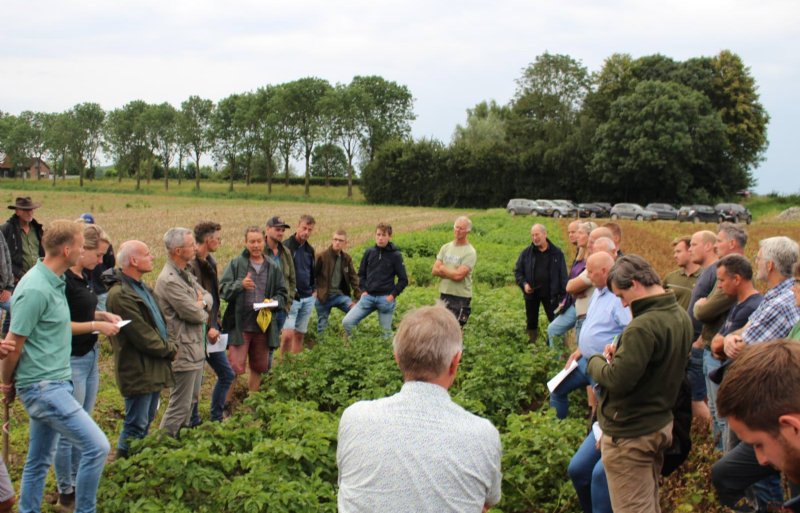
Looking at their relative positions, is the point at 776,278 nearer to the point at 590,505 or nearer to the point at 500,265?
the point at 590,505

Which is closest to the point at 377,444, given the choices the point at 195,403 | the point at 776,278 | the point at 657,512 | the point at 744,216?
the point at 657,512

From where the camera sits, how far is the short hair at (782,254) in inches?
197

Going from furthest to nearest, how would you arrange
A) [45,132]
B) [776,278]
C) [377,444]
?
[45,132] → [776,278] → [377,444]

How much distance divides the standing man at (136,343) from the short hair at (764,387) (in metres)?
4.40

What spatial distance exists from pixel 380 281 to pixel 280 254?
1.58 meters

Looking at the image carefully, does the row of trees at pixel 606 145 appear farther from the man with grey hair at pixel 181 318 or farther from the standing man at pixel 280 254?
the man with grey hair at pixel 181 318

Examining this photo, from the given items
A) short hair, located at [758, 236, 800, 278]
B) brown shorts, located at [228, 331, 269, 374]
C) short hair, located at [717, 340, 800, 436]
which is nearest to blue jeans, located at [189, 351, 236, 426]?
brown shorts, located at [228, 331, 269, 374]

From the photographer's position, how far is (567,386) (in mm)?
5891

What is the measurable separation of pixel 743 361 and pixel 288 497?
3192 millimetres

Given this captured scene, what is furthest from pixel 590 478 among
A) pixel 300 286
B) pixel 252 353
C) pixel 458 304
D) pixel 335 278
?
pixel 335 278

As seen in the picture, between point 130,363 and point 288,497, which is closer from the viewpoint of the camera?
point 288,497

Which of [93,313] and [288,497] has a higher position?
[93,313]

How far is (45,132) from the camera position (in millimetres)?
91500

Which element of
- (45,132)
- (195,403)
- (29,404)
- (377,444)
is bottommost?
(195,403)
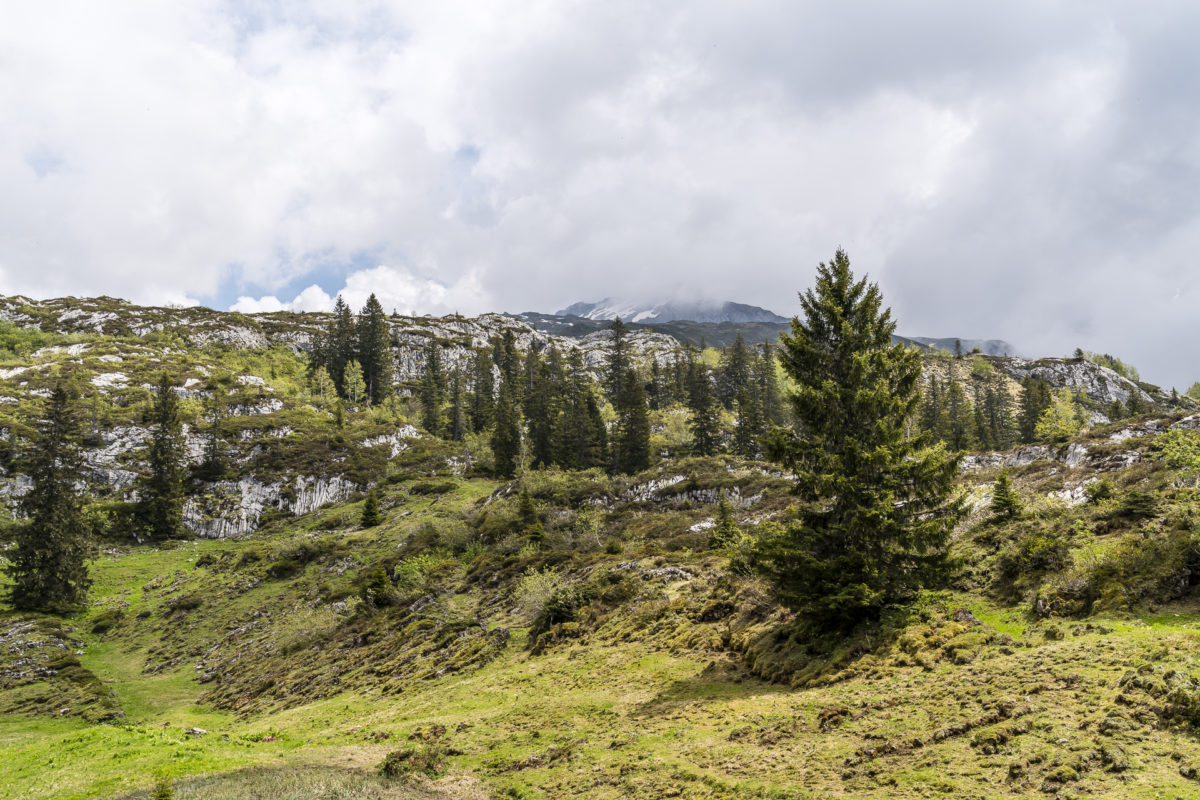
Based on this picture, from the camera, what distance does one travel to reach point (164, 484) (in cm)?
6494

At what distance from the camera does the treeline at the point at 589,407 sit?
80688mm

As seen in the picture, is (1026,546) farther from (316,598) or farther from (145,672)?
(145,672)

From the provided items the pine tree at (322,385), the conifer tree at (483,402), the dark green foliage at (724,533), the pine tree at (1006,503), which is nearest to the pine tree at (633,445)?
the conifer tree at (483,402)

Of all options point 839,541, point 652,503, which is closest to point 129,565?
point 652,503

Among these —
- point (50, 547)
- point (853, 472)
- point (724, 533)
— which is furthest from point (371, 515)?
point (853, 472)

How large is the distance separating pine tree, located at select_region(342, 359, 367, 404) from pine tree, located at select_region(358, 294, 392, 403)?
2388mm

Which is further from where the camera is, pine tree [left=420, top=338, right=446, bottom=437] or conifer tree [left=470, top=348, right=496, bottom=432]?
conifer tree [left=470, top=348, right=496, bottom=432]

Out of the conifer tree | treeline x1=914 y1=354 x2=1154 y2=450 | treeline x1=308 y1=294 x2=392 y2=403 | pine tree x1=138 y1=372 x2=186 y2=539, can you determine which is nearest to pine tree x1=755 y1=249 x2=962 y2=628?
pine tree x1=138 y1=372 x2=186 y2=539

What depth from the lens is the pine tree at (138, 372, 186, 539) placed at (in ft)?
208

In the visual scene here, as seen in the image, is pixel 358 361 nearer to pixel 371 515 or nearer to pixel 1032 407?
pixel 371 515

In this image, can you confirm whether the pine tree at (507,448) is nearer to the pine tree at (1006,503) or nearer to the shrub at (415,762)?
the pine tree at (1006,503)

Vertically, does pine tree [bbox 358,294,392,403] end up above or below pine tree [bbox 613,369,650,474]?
above

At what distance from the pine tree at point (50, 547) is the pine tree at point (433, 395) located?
59.2 m

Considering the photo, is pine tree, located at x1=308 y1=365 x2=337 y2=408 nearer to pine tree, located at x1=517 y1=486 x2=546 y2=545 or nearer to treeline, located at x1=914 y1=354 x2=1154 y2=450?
pine tree, located at x1=517 y1=486 x2=546 y2=545
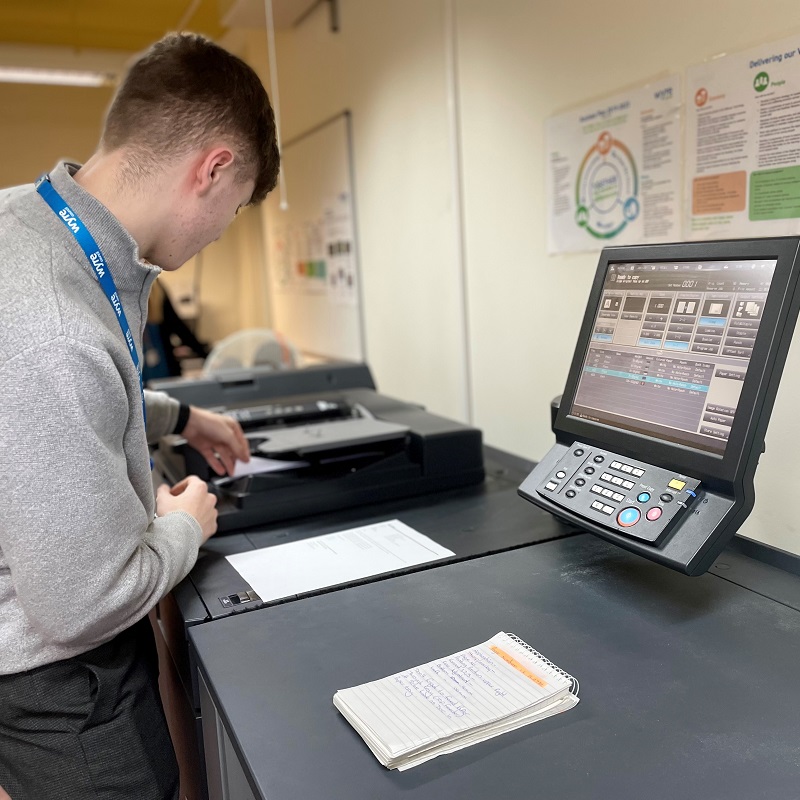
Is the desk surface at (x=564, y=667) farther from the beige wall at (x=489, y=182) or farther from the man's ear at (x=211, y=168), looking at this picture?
the man's ear at (x=211, y=168)

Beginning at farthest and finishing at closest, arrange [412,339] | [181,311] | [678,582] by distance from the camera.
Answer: [181,311]
[412,339]
[678,582]

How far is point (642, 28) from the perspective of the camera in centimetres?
132

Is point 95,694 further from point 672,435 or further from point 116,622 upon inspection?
point 672,435

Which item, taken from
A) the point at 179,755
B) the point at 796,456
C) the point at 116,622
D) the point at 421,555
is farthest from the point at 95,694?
the point at 796,456

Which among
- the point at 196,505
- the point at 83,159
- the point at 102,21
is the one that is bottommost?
the point at 196,505

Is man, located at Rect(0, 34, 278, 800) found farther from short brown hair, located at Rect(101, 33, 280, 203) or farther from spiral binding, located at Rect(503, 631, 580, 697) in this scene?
spiral binding, located at Rect(503, 631, 580, 697)

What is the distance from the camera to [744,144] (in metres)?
1.15

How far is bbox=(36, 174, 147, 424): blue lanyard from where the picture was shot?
0.84 m

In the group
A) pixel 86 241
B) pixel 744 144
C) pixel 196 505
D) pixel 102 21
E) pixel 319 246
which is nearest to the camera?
pixel 86 241

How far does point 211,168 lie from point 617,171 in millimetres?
852

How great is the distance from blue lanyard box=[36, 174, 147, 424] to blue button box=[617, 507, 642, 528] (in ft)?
1.96

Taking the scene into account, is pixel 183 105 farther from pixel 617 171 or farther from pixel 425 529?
pixel 617 171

══════

**Die Aufgabe:**
Kannst du sämtliche Zeilen oben neu schreiben und dabei „standing man“ überall durch „standing person“ ersetzen, ohne sonst etwas zu ändern? Die Bilder gehören nicht in die Antwort.

**Antwort zur Aufgabe:**
Looking at their relative positions, is the point at 776,278 nearer to the point at 590,505 or nearer to the point at 500,265?
the point at 590,505

Which is closest to the point at 377,444, given the choices the point at 195,403 | the point at 776,278 | the point at 657,512 | the point at 744,216?
the point at 657,512

From where the camera sits, how far is the short hair at (782,254) in inches?
197

Going from furthest to nearest, how would you arrange
A) [45,132]
B) [776,278]
C) [377,444]
?
[45,132] → [776,278] → [377,444]

How much distance divides the standing person at (136,343) from the short hair at (764,387) (in metres)?
4.40

What spatial distance exists from pixel 380 281 to pixel 280 254?
1.58 meters

Looking at the image carefully, does the row of trees at pixel 606 145 appear farther from the man with grey hair at pixel 181 318 or farther from the standing person at pixel 280 254?
the man with grey hair at pixel 181 318

Examining this photo, from the given items
A) short hair, located at [758, 236, 800, 278]
B) brown shorts, located at [228, 331, 269, 374]
C) short hair, located at [717, 340, 800, 436]
which is nearest to blue jeans, located at [189, 351, 236, 426]?
brown shorts, located at [228, 331, 269, 374]

From the photographer's position, how far is (567,386) (in mm)?
5891

What is the measurable separation of pixel 743 361 and pixel 288 497?
3192 millimetres

Given this captured scene, what is furthest from pixel 590 478 among
A) pixel 300 286
B) pixel 252 353
C) pixel 458 304
D) pixel 335 278
?
pixel 335 278

As seen in the picture, between point 130,363 and point 288,497, which is closer from the viewpoint of the camera?
point 288,497

Which of [93,313] and [288,497] has a higher position?
[93,313]

How far is (45,132) from the camera position (in millimetres)?
91500

Which element of
- (45,132)
- (195,403)
- (29,404)
- (377,444)
is bottommost?
(195,403)
Based on this picture, from the camera, what distance does one travel to reach point (164, 484) (in cm)?
6494

At what distance from the camera does the treeline at the point at 589,407 sit?
80688mm

As seen in the picture, is (1026,546) farther from (316,598) or farther from (145,672)?
(145,672)

From the provided items the pine tree at (322,385), the conifer tree at (483,402), the dark green foliage at (724,533), the pine tree at (1006,503), which is nearest to the pine tree at (633,445)?
the conifer tree at (483,402)

Of all options point 839,541, point 652,503, which is closest to point 129,565?
point 652,503

Among these —
- point (50, 547)
- point (853, 472)
- point (724, 533)
— which is furthest from point (371, 515)?
point (853, 472)

How large is the distance separating pine tree, located at select_region(342, 359, 367, 404) from pine tree, located at select_region(358, 294, 392, 403)?
2388mm

Which is further from where the camera is, pine tree [left=420, top=338, right=446, bottom=437] or conifer tree [left=470, top=348, right=496, bottom=432]?
conifer tree [left=470, top=348, right=496, bottom=432]

Out of the conifer tree | treeline x1=914 y1=354 x2=1154 y2=450 | treeline x1=308 y1=294 x2=392 y2=403 | pine tree x1=138 y1=372 x2=186 y2=539, can you determine which is nearest to pine tree x1=755 y1=249 x2=962 y2=628?
pine tree x1=138 y1=372 x2=186 y2=539

What depth from the lens is the pine tree at (138, 372, 186, 539) placed at (in ft)?
208

In the visual scene here, as seen in the image, is pixel 358 361 nearer to pixel 371 515 or nearer to pixel 1032 407?
pixel 371 515

In this image, can you confirm whether the pine tree at (507,448) is nearer to the pine tree at (1006,503) or nearer to the shrub at (415,762)?
the pine tree at (1006,503)

Vertically, does pine tree [bbox 358,294,392,403] end up above or below pine tree [bbox 613,369,650,474]?
above

At what distance from the pine tree at point (50, 547) is the pine tree at point (433, 395) located?
59.2 m

Considering the photo, is pine tree, located at x1=308 y1=365 x2=337 y2=408 nearer to pine tree, located at x1=517 y1=486 x2=546 y2=545 or nearer to treeline, located at x1=914 y1=354 x2=1154 y2=450?
pine tree, located at x1=517 y1=486 x2=546 y2=545
Is the desk surface at (x=564, y=667) farther from the beige wall at (x=489, y=182) or farther from the man's ear at (x=211, y=168), looking at this picture?
the man's ear at (x=211, y=168)

Beginning at farthest and finishing at closest, arrange [412,339] | [181,311] | [678,582] by distance from the camera.
Answer: [181,311]
[412,339]
[678,582]

How far is point (642, 28) from the perspective of the camera in centimetres?
132

Is point 95,694 further from point 672,435 or further from point 116,622 upon inspection?
point 672,435

Which item, taken from
A) the point at 179,755
B) the point at 796,456
C) the point at 116,622
D) the point at 421,555
is farthest from the point at 95,694?
the point at 796,456

Which among
- the point at 196,505
- the point at 83,159
- the point at 102,21
is the one that is bottommost?
the point at 196,505

Is man, located at Rect(0, 34, 278, 800) found farther from short brown hair, located at Rect(101, 33, 280, 203) or farther from spiral binding, located at Rect(503, 631, 580, 697) in this scene?
spiral binding, located at Rect(503, 631, 580, 697)

What is the distance from the camera to [744,144] (in metres)?
1.15

How far is bbox=(36, 174, 147, 424): blue lanyard from where the picture was shot?
0.84 m

In the group
A) pixel 86 241
B) pixel 744 144
C) pixel 196 505
D) pixel 102 21
E) pixel 319 246
which is nearest to the camera?
pixel 86 241

How far does point 211,168 lie from point 617,171 in millimetres?
852

How great is the distance from blue lanyard box=[36, 174, 147, 424] to blue button box=[617, 507, 642, 528] (in ft)?
1.96

Taking the scene into account, is pixel 183 105 farther from pixel 617 171 or farther from pixel 425 529?
pixel 617 171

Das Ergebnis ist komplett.